According to a complaint filed against Aegis last year, Aegis liquidated nearly 4 billion shares of penny stocks that were not exempt from mandated SEC requirements from April 2009 to June of 2011. The plot to sell these stocks allegedly netted $24.5 million in profits for the seven customers and $1.1 million in commissions for the firm.
According to FINRA, Aegis supervisors ignored several red flags associated with the selling of these penny stocks during this time. The broker who referred the seven customers in question to Aegis, known only as ML, is barred from the industry for abetting securities fraud. The regulatory authority alleges that despite this, ML was still able to control activity in several of the accounts holding the penny stocks.
In addition, two compliance officers at the time of the sales were fined. Charles D. Smulevitz, now registered with Laidlow & Company, agreed to a suspension from serving as a supervisory principal for 30 days and received a $5,000 fine. Kevin C. McKenna is still with the firm but no longer holds a compliance position. He agreed to a $10,000 fine and a 60-day suspension from a supervisory role.

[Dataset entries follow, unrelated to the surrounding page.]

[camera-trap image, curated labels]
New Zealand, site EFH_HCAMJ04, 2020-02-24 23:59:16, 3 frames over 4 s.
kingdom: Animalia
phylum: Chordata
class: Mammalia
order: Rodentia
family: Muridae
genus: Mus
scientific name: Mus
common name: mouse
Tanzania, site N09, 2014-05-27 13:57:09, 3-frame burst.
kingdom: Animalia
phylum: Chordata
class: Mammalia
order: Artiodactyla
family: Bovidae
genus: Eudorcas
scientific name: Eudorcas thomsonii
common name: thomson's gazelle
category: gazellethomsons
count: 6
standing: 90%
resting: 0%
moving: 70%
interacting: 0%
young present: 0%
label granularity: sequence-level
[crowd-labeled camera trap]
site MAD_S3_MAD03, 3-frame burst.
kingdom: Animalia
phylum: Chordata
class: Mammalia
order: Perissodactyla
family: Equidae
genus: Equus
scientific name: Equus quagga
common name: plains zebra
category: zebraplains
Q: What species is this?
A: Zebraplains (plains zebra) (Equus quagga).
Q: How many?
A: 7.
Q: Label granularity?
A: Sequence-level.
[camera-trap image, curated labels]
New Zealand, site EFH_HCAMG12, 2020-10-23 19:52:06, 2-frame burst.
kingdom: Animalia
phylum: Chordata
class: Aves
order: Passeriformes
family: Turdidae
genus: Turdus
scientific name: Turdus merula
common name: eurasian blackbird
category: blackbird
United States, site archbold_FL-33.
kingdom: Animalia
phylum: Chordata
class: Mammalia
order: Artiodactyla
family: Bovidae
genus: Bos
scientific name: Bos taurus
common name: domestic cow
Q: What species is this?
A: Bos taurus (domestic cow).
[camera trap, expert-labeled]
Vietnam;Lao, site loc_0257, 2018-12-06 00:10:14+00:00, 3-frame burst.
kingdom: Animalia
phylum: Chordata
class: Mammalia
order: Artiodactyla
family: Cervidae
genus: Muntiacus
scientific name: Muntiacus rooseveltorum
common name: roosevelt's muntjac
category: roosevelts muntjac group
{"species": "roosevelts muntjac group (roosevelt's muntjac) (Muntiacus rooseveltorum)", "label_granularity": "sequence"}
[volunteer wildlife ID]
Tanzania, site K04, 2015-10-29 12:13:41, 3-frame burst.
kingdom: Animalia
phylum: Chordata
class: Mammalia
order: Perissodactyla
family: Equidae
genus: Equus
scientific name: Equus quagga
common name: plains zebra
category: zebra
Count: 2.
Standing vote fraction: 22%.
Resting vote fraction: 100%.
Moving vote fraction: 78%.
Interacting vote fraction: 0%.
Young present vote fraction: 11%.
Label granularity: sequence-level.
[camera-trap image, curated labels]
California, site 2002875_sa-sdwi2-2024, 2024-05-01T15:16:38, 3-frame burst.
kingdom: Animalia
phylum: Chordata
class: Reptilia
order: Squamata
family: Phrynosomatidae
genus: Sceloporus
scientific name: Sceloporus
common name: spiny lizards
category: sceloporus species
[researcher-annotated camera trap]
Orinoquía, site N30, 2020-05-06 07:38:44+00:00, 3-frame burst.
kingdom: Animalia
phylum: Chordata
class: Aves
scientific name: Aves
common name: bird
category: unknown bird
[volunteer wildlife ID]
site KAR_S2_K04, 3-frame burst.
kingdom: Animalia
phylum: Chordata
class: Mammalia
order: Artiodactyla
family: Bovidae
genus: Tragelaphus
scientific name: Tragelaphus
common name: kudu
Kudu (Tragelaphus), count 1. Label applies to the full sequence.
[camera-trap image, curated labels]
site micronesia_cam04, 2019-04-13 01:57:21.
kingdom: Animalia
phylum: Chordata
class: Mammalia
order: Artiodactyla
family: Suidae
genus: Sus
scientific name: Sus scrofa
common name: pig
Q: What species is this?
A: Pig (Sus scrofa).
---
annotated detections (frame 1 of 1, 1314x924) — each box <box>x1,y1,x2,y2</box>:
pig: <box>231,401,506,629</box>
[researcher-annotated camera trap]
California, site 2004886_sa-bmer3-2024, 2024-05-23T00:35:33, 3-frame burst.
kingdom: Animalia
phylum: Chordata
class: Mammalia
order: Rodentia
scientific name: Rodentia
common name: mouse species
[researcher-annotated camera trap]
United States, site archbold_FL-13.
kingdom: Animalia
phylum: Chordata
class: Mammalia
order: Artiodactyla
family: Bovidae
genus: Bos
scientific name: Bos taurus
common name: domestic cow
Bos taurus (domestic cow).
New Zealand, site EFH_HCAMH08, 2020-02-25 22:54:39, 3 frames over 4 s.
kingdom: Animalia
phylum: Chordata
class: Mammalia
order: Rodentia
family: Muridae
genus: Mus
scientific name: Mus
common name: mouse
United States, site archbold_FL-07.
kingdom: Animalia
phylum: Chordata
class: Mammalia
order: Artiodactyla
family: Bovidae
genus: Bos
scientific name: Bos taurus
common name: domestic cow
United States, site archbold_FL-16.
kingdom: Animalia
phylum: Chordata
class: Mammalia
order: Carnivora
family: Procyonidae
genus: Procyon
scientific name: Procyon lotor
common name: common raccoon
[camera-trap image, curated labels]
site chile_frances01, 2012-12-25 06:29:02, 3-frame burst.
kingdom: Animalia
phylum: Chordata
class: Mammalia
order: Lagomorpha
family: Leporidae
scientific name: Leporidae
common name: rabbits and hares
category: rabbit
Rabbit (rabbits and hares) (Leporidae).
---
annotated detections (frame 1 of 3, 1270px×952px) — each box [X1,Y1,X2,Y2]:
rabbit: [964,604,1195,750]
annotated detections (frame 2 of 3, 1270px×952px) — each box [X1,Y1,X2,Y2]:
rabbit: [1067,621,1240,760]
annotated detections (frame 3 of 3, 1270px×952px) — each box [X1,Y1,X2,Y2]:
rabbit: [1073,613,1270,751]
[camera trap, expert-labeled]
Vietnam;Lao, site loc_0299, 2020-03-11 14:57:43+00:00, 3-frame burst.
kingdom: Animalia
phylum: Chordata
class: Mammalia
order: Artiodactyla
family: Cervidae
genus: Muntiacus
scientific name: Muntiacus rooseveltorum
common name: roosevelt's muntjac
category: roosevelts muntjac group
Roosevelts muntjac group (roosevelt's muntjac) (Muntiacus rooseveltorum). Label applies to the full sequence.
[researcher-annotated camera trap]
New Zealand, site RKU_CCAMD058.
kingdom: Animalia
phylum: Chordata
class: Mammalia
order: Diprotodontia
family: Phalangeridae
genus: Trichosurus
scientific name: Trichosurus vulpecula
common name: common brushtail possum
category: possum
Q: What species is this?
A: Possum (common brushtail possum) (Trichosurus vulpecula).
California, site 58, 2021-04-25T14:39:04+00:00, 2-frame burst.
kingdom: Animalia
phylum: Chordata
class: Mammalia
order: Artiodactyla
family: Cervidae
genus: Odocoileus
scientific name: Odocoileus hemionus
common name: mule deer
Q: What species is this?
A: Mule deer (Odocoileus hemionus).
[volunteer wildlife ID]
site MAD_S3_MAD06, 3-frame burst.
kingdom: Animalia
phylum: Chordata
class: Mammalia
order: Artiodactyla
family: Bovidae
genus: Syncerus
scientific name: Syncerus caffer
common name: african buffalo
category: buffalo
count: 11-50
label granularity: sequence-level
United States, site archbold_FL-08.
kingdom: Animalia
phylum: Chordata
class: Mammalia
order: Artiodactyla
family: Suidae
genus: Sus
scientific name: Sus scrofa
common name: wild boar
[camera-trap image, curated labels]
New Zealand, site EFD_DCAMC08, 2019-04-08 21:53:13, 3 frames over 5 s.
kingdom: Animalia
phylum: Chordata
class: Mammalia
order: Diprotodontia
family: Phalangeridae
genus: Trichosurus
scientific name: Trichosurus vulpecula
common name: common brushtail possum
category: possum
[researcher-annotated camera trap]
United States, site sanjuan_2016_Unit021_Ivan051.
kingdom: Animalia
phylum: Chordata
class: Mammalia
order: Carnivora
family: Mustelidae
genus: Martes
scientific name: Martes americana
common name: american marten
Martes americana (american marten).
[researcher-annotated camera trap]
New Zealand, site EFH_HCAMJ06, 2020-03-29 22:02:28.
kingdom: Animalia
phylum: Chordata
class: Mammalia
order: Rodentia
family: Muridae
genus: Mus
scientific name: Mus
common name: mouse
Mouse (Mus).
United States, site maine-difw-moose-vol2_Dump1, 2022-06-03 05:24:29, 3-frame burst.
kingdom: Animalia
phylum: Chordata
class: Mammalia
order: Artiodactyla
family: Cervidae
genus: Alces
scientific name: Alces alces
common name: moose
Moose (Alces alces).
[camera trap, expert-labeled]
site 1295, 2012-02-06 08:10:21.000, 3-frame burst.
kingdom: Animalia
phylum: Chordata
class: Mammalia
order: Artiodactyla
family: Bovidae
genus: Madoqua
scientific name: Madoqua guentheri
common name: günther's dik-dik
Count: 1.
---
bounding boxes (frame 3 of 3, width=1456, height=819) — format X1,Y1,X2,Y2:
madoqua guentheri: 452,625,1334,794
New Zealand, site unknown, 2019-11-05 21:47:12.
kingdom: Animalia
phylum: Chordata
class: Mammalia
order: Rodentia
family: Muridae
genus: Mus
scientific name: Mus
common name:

In a separate action also released on Monday, Aegis President and CEO Robert Eide was suspended for 15 days and fined $15,000 for failing to disclose more than $640,000 in outstanding liens on his uniform application for securities industry registration.
These latest violations are not the first for Aegis, a firm with 415 registered representatives at 20 branch locations nationwide. The broker-dealer has 20 disclosures on its FINRA BrokerCheck report and has a documented history of failing to execute customer orders and failing to implement written supervisory procedures.